Extrait à lire:

« Les musulmans doivent réaliser que les terroristes islamistes ne sont pas simplement des individus dans l’erreur qui agissent par caprice mais plutôt des individus qui savent exactement ce qu’ils font et qui le font délibérément au nom de l’islam ». (Hasan Suroor, juillet 2007)
C’est le message du commentateur indien musulman Hasan Suroor publié dans le grand quotidien indien de gauche The Hindu peu après les attentats manqués de Londres et Glasgow en Grande-Bretagne [a] dans lesquels 3 médecins d’origine indienne étaient impliqués. Hasan Suroor espère susciter un débat au sein de la communauté musulmane sur les facteurs qui engendrent le terrorisme islamique. Il déplore que la communauté musulmane soit dans un état de déni perpétuel, qu’elle se présente comme une victime et qu’elle blâme les autres au lieu de faire son auto-critique.
Nous traduisons ici le texte de Hasan Suroor.
Si on en juge par la réaction de la plupart des musulmans à la dernière manifestation de rage des islamistes – les attentats manqués de Londres et Glasgow – il semble que la communauté se soit repliée sur une « position par défaut » concernant l’extrémisme islamique violent. Les mêmes arguments réchauffés sont encore servis, ce qui démontre l’absence de volonté de reconnaître tant l’ampleur du problème que sa nature. La crainte de projeter une mauvaise image de la communauté ou de l’islam se traduit par un étrange silence sur les sujets qui reposent pourtant au cœur même du débat sur l’islamisme.
En gros, les arguments invoqués par la communauté musulmane consistent à blâmer des facteurs externes. En tête de liste se trouve la politique étrangère occidentale, particulièrement la question palestinienne, ainsi que l’invasion et l’occupation de l’Irak. Il y a ensuite des facteurs économiques et sociaux comme le manque d’éducation et le taux élevé de chômage dans la communauté musulmane – encore là attribués à des causes externes comme la discrimination raciale et religieuse.
En d’autres mots : ne nous blâmez pas, c’est entièrement la faute des autres. Nous sommes des victimes. Étant moi-même soumis aux mêmes pressions que les autres musulmans, je souhaiterais que ce soit la vérité. Mais ce n’est pas le cas. Ce n’est pas entièrement la faute des autres. Nous ne sommes pas que des victimes [b]
J’ai utilisé l’expression « position par défaut » comme euphémisme. Il y a un terme beaucoup plus approprié qui est de plus en plus utilisé pour décrire la position des musulmans : le déni. L’opinion selon laquelle les musulmans nient la réalité de l’étendue du problème et que c’est leur responsabilité de l’affronter n’est plus confinée aux islamophobes d’extrême-droite. L’opinion libérale commence aussi à changer.

Objectif:
Restituez tel quel, dans l'extrait ci-dessus sur le terrorisme islamiste, tout ce qui va de « Si on en juge » jusqu'à « débat sur l’islamisme. ».

Lignes répertoriées:
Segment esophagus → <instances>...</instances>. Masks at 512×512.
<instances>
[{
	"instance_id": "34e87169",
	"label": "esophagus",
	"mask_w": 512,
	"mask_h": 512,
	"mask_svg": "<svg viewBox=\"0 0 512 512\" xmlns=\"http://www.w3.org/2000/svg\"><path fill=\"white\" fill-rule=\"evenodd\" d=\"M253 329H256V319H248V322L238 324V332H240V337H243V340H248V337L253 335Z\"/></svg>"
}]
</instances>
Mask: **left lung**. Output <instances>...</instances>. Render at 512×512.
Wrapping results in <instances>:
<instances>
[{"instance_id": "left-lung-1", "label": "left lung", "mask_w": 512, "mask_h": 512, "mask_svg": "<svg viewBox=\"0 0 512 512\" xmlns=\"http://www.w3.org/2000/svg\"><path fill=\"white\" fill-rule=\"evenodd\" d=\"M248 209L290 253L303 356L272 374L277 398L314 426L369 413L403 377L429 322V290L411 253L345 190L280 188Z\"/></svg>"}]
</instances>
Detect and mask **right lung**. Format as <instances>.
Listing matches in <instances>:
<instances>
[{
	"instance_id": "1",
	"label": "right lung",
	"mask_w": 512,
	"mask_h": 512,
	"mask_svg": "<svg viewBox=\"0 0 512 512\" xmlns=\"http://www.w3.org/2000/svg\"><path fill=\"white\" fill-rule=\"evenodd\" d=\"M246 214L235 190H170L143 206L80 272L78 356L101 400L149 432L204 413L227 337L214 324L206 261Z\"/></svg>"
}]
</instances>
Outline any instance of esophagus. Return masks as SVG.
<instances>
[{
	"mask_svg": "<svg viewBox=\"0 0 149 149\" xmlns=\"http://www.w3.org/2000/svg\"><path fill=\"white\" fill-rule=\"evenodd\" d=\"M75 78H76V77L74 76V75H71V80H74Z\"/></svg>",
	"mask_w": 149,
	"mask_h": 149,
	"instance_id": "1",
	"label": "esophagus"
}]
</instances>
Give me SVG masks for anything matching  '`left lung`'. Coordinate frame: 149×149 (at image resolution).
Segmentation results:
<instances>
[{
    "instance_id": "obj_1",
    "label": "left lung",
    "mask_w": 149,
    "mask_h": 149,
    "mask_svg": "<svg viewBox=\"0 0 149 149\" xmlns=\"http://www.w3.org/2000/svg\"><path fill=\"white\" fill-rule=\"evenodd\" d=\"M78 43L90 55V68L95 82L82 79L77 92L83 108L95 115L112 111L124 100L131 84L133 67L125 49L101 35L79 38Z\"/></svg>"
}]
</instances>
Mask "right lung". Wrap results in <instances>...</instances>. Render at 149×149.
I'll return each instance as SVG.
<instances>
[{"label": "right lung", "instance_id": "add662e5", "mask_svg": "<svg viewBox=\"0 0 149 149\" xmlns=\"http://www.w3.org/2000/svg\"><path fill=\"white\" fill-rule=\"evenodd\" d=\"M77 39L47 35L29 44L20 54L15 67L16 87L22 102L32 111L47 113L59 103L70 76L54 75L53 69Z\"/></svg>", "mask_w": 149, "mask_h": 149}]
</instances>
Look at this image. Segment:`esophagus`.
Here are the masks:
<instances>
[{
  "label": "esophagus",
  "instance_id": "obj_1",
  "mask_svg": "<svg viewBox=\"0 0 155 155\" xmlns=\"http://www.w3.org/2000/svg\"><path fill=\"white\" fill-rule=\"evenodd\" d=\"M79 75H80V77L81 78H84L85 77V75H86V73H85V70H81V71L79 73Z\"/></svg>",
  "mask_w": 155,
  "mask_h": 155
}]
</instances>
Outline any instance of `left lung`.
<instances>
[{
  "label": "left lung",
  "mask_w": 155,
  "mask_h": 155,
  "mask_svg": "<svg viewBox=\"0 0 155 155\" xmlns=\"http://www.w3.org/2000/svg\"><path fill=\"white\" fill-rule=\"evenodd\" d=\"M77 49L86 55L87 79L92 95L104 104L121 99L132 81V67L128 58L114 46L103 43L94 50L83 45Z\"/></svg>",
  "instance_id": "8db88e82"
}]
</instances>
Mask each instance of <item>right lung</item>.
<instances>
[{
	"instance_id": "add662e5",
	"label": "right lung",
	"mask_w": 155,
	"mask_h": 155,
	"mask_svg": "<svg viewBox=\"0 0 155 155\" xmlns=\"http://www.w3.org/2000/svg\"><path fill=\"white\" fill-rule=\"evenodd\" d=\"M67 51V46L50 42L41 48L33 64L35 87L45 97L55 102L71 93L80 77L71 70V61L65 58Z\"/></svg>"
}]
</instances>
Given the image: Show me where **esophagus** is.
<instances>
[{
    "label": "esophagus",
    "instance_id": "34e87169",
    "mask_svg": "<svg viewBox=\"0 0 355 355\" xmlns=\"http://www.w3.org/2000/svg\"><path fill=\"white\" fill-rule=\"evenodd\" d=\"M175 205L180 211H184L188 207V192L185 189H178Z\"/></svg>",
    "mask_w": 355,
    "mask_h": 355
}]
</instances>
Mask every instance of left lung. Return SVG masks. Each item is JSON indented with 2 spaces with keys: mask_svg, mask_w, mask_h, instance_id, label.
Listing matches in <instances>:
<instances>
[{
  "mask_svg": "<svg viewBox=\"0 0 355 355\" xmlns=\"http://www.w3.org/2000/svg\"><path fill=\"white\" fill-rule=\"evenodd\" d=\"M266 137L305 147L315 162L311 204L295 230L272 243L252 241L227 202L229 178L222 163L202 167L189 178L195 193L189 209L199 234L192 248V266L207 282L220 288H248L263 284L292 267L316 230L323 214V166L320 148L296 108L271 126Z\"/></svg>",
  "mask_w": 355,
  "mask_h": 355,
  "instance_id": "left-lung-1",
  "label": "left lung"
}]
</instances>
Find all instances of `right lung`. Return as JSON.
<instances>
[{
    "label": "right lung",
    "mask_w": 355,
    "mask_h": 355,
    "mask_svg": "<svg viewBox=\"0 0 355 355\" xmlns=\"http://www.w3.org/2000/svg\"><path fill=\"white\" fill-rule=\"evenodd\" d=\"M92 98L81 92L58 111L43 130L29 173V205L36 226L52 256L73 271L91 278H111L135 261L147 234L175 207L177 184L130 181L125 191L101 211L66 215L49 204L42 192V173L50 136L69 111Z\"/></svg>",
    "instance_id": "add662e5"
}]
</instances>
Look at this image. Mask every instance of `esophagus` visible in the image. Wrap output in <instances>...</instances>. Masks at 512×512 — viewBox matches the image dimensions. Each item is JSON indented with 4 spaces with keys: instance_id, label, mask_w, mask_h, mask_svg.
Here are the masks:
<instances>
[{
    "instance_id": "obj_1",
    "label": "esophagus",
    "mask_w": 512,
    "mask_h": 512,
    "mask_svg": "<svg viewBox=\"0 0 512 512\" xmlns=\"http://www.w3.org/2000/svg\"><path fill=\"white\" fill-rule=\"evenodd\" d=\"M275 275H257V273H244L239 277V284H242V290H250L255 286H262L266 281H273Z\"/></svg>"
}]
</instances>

Réponse:
Si on en juge par la réaction de la plupart des musulmans à la dernière manifestation de rage des islamistes – les attentats manqués de Londres et Glasgow – il semble que la communauté se soit repliée sur une « position par défaut » concernant l’extrémisme islamique violent. Les mêmes arguments réchauffés sont encore servis, ce qui démontre l’absence de volonté de reconnaître tant l’ampleur du problème que sa nature. La crainte de projeter une mauvaise image de la communauté ou de l’islam se traduit par un étrange silence sur les sujets qui reposent pourtant au cœur même du débat sur l’islamisme.